Premium travel rewards is so competitive that banks may never earn back the cost to acquire a customer (acquisition bonus, plus related expenses). I’ve long argued that when the bank’s model shows payback in 7-10 years, what that means is that the person who built the model will no longer be the one managing the project when it comes time to see whether that prediction actually came true. Customers who keep cards for 5, 10 and 15 years as a whole turn profitable, but the acquisition cost to find those customers may mean that the product as a whole was a money-loser.

Saturday Night Live captured the phenomenon in their commercial for the ‘First CityWide Bank Of Change’. They lose money on every transaction, but make it up on volume!

For these cards the bet is that the bank will lose money on interchange, but make money on APR. They’re looking for customers who will revolve (but with premium cards they’re often attracting the customers least likely to revolve balances). Banks lose money on some customers (who pay off their bills each month) while making money on those who pay monthly interest charges.

There are other versions of this: card deals that pay so much to the co-brand partner, in terms of marketing fees and low credit card processing costs (think: the Citibank-Visa deal for Costco), that the bank is really buying an opportunity to lend to card customers and whether the deal works out depends entirely on how much consumers borrow.

A paper from Federal Reserve, IMF, and National University of Singapore authors is one of the first to look beyond interchange to find winners and losers in credit card rewards. And far from the naive story about cash customers subsidizing rewards credit card customers, they find that cross subsidies are actually from rewards customers who revolve to those who do not.

[W]e find that sophisticated consumers profit from reward credit cards at the expense of naive consumers who lose money both in absolute terms and relative to classic cards. We estimate an aggregate annual cross-subsidy of $15.5 billion. Notably, our results are not driven by income—while sophisticated high-income consumers benefit the most, naive high-income consumers pay the most.

A couple of interesting data points:

Reward cards account for over 80 percent of total credit card spending and for over 60 percent of all new credit card originations (CFPB, 2019).

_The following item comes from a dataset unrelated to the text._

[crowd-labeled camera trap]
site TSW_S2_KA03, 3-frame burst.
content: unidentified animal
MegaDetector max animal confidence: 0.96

In 2019, the largest U.S. banks paid out $35 billion in credit card rewards.

Interchange aside, those $35 billion in card rewards compare to approximately $100 billion in card interest and fees.

Since banks are looking for customers who will borrow, and to find those customers they also need to find customers that don’t (and they can’t really fire those customers), those who don’t borrow get a great deal – one that in their specific case banks may even lose money on. Banks are looking to make money on a portfolio basis, rather than on each individual customer. But that doesn’t really mean there’s a subsidy, per se. And it doesn’t mean borrowers are losers since they may have a need to borrow. The loss, for them, comes in when they’re taking a less good deal for borrowing than they could otherwise achieve when doing so through their rewards products.

The lesson here is the one I outlined years ago: this game is only for you if you pay off your cards in full each month. It’s easy to moralize and say you shouldn’t carry a balance, but there are customers who need to repair their car to get to work or otherwise smooth their income against necessities and credit cards are a superior form of borrowing compared to the next-best alternative some customers face like payday loans. If you’re someone who uses cards for borrowing, though, you’re best off focusing on borrowing costs (like interest rate, and no fee 0% balance transfer offers) rather than rewards and certainly calculating the net expense.